Chris, is there a database entry for those?


----------



## NaphtaliPress (Jun 25, 2006)

Yes; I think so. Let me check. I have to remember what that was called.....


----------



## NaphtaliPress (Jun 25, 2006)

Yes. Will look for sermons next.
LINK.


----------



## NaphtaliPress (Jun 25, 2006)

There seem to be inconsistent listings or phrasings across libraries. Here is another one
LINK
These may not be different series just named differently. Would need to look more closely.


----------



## MW (Jun 25, 2006)

Chris, Thanks for the legwork (I suppose we'd call it fingerwork today).

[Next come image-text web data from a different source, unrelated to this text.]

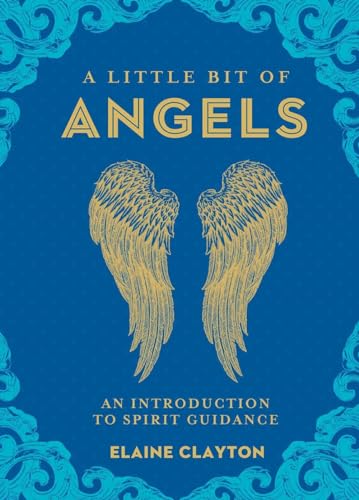 Stock image for A Little Bit of Angels: An Introduction to Spirit Guidance (Volume 11) (Little Bit Series) for sale by ZBK Books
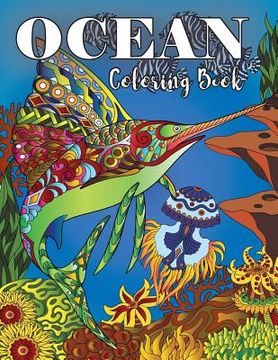 portada Ocean Coloring Book: Under Water Animal Ocean Designs For Adults Coloring Stress Relieving, Relaxing and Inspiration (Underwater Coloring B (en Inglés)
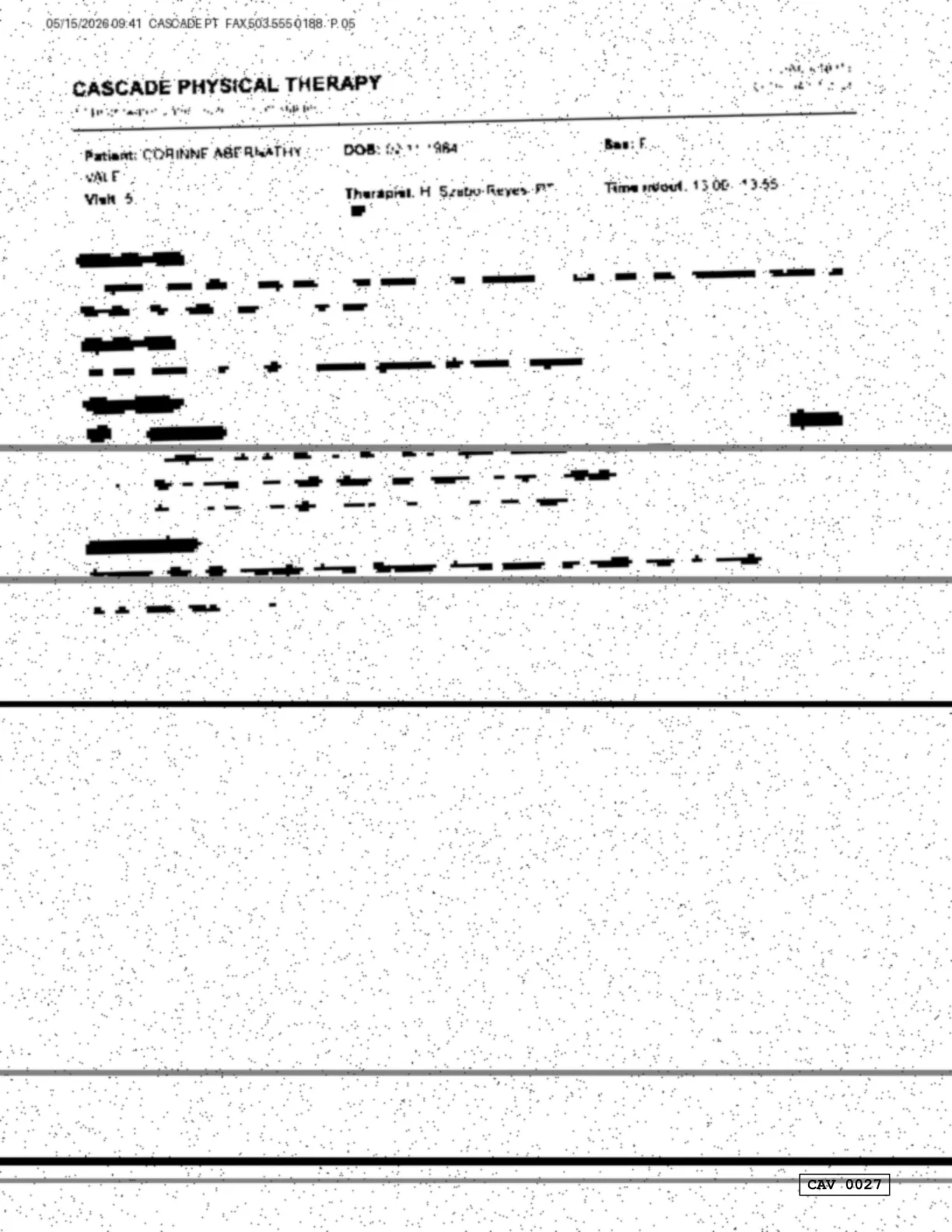Page CAV 0027 of the invented record set: a faxed physical therapy note where the clinic name, the patient's name and Visit 5 can be read and the note itself cannot.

We should think about developing a bibliographic website of reformed literature, which could include titles, annotations, and extracts.


----------



## NaphtaliPress (Jun 25, 2006)

Just a quick check of one of my favorite sources since I'm waiting for sermons to finish uploading to fpcr.org. Which now that have. I like to try when possible to get them up for those that still have a bit of the Lord's day left and like to listen to the most current FPCR audio. We had a very good sermon this PM by our assistant minister, Todd Ruddell, whose taking the pulpit duties while Dr. Bacon is in Brazil with O Palmer Robertson to speak at the Puritan Project there. The sermon is The Pharisee and the Publican. In the AM he continued on the Beatitudes which is his normal series when he gets the opportunity to fill the pulpit. We are now keeping high density (ie big files) of the sermons on the main page and compressed files under the Order of Worship pages. http://www.fpcr.org
PS. That's not a bad idea--the bibliographical site--; just too many irons in the fire.

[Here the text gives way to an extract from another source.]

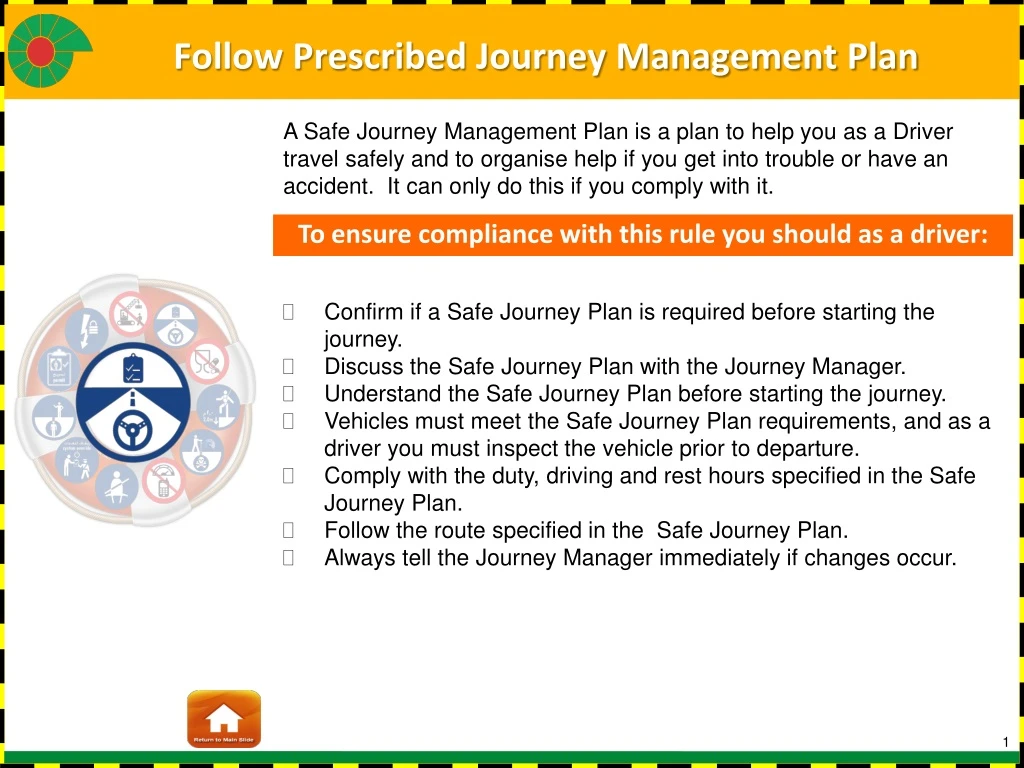 follow prescribed journey management plan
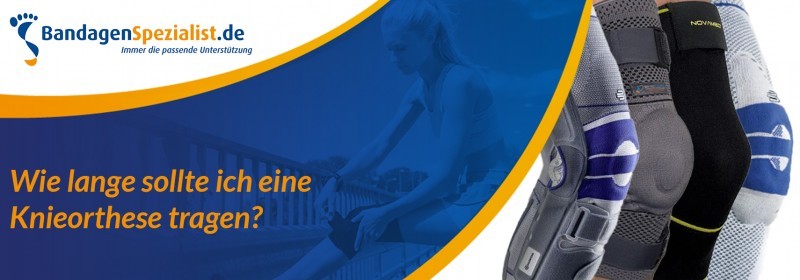 Wie lange sollte ich eine knieorthese tragen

[Edited on 6-26-2006 by NaphtaliPress]

[Edited on 6-26-2006 by NaphtaliPress]


----------



## VirginiaHuguenot (Dec 14, 2006)

_The Primitive Church (or Baptist) Magazine_, p. 209, September 1, 1861:



> Reviews.
> 
> _Nichol's Series of Standard Divines._ Puritan Period. The Works of Thomas Goodwin D.D. Vol. 1, containing an Exposition of the first chapter of the Epistle to the Ephesians. With general Preface. By JOHN MILLER, D.D., Rector of St. Martin's, Birmingham, &c. Edinburgh: James Nichol. London: James Nisbet and Co. Dublin: W. Robertson. Pp. xxxiv., 564; and appendix, 16.
> 
> A more magnificent undertaking in the theological book world, than the above by Mr. Nichol, of Edinburgh, was never attempted. The works of individual authors among the Puritans, have frequently been given from the press, besides "abridgments" of the leading treatises of most of those remarkable men. But a well-digested scheme for the unabridged re-publication of the great works of Dr. Thomas Goodin, (15 vols.); Richard Sibbes, (7 vols); Stephen Charnock, (5 vols.); Thomas Adams, (3 vols.); Thomas Manton, (18 vols.); Bishop Reynolds, (3 vols.); Thomas Brooks, (6 vols.); and David Clarkson (3 vols.), -- has been reserved for the honourable enterprise of a distinguished Scotch publisher, who has already done excellent service, by the issue of various sterling productions in different departments of literature. The greatness of the undertaking can only be equalled by its value, and this can never be adequately estimated, even by those best acquainted with the intellectual wealth of the Puritan age. It is not asserting too much, to say of this enterprise, that it will confer a boon upon the British churches, whose salutary influence will continue to be felt, when the present race of divines is no more.


----------